We used Dice8 and Matthews9 correlation coefficients (Eqs. 1, 2) to evaluate our results, assuming that the fiber detections from Larson et al.7 are a reasonable gold standard.

$$Dice=\frac{2\times TP}{2\times TP+FP+{\rm{FN}}}$$
(1)
$$Matthews=\frac{TP\times TN-FP\times FN}{\sqrt{(TP+FN)(TP+FP)(TN+FN)(TN+FP)}}$$
(2)

Dice and Matthews coefficients receive true positive (TP), false positive (FP), true negative (TN), and false negative (FN) pixels, which are determined as:

  • TP: pixels correctly labeled as being part of a fiber.

  • FP: pixels incorrectly labeled as being part of a fiber.

  • TN: pixels correctly labeled as background.

  • FN: pixels incorrectly labeled as background.

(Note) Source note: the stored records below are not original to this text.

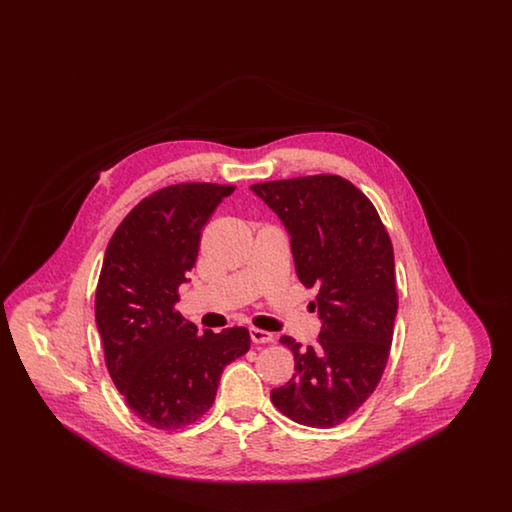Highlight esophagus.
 Segmentation results:
<instances>
[{
  "instance_id": "esophagus-1",
  "label": "esophagus",
  "mask_w": 512,
  "mask_h": 512,
  "mask_svg": "<svg viewBox=\"0 0 512 512\" xmlns=\"http://www.w3.org/2000/svg\"><path fill=\"white\" fill-rule=\"evenodd\" d=\"M249 336L253 343H268V341H274V336L267 332V330H261V328H249Z\"/></svg>"
}]
</instances>
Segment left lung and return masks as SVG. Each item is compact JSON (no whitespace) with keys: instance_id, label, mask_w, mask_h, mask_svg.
Listing matches in <instances>:
<instances>
[{"instance_id":"1","label":"left lung","mask_w":512,"mask_h":512,"mask_svg":"<svg viewBox=\"0 0 512 512\" xmlns=\"http://www.w3.org/2000/svg\"><path fill=\"white\" fill-rule=\"evenodd\" d=\"M282 220L299 282L317 290L322 322L315 347L282 336L292 349V380L270 391L295 422L330 428L376 390L388 363L397 315L395 263L386 226L349 180L334 174L253 184Z\"/></svg>"}]
</instances>
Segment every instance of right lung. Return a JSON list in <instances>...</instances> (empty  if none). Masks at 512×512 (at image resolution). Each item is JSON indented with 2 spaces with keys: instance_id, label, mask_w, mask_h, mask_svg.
<instances>
[{
  "instance_id": "right-lung-1",
  "label": "right lung",
  "mask_w": 512,
  "mask_h": 512,
  "mask_svg": "<svg viewBox=\"0 0 512 512\" xmlns=\"http://www.w3.org/2000/svg\"><path fill=\"white\" fill-rule=\"evenodd\" d=\"M232 192L205 182L163 188L126 215L105 249L96 290L105 365L128 407L159 430L207 413L224 366L249 351L242 326L199 334L174 309L201 230Z\"/></svg>"
}]
</instances>
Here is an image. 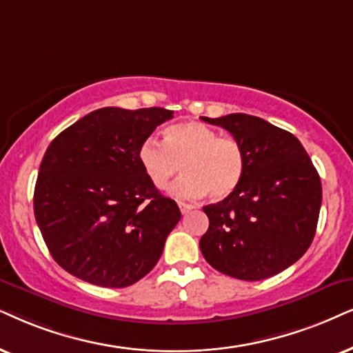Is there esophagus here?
Segmentation results:
<instances>
[{
    "mask_svg": "<svg viewBox=\"0 0 353 353\" xmlns=\"http://www.w3.org/2000/svg\"><path fill=\"white\" fill-rule=\"evenodd\" d=\"M179 208H181L182 215H187V213H189L194 207H192V205H189V203H179Z\"/></svg>",
    "mask_w": 353,
    "mask_h": 353,
    "instance_id": "34e87169",
    "label": "esophagus"
}]
</instances>
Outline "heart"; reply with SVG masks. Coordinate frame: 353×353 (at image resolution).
<instances>
[{"instance_id":"b5f03b06","label":"heart","mask_w":353,"mask_h":353,"mask_svg":"<svg viewBox=\"0 0 353 353\" xmlns=\"http://www.w3.org/2000/svg\"><path fill=\"white\" fill-rule=\"evenodd\" d=\"M138 163L159 190L172 185L182 166L185 176L174 187L179 199H197L207 192L213 200L230 197L246 169L243 146L200 122L169 125L164 128V143L148 137L138 148Z\"/></svg>"}]
</instances>
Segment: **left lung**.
Masks as SVG:
<instances>
[{"label": "left lung", "instance_id": "obj_1", "mask_svg": "<svg viewBox=\"0 0 353 353\" xmlns=\"http://www.w3.org/2000/svg\"><path fill=\"white\" fill-rule=\"evenodd\" d=\"M202 120L228 130L246 158L238 189L203 207L210 220L200 239L205 261L248 282L280 274L313 243L323 200L318 171L295 135L264 119L230 114Z\"/></svg>", "mask_w": 353, "mask_h": 353}]
</instances>
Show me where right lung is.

TP, FP, TN, and FN are obtained when the prediction data is compared with the gold standard.

Dataset

The dataset accompanying Larson et al.5 includes raw images, segmentation results, and a brief description of segmentation tools — the Hough transform, mathematical morphology, and statistical filters. To reproduce their work fully would have required further information, including metadata, parameters used and, ideally, code for analysis. To aid reproducing segmentation results, we contribute a set of twelve processed fiber beds, based on the Larson et al. data. We also include the weights for each neural network architecture we implemented and trained. These weights can be used to process fibers of similar structure in other datasets.

Visualization

Imaging CMC specimens at high-resolution, such as the Larson et al. samples7, leads to large datasets — for example, each stack we used in this paper occupies around 14 GB after reconstruction, with the following exceptions: the registered versions of cured samples 232p3, 235p4 and 244p1, at 11 GB each, and the sample 232p3 wet at around 6 GB.

Often, specialists need software to visualize results during data collection. Yet, it can be challenging to produce meaningful figures without advanced image analysis and/or computational platforms with generous amounts of memory. We wanted to show that interactive exploration of large datasets is viable on a modest laptop computer. We therefore used matplotlib50 and ITK51 (Fig. 9) to generate all figures in this paper, using a standard laptop with 16 GB of RAM. This means that a scientist could use, e.g., Jupyter Notebooks52 to do quick, interactive probing of specimens during beamtime.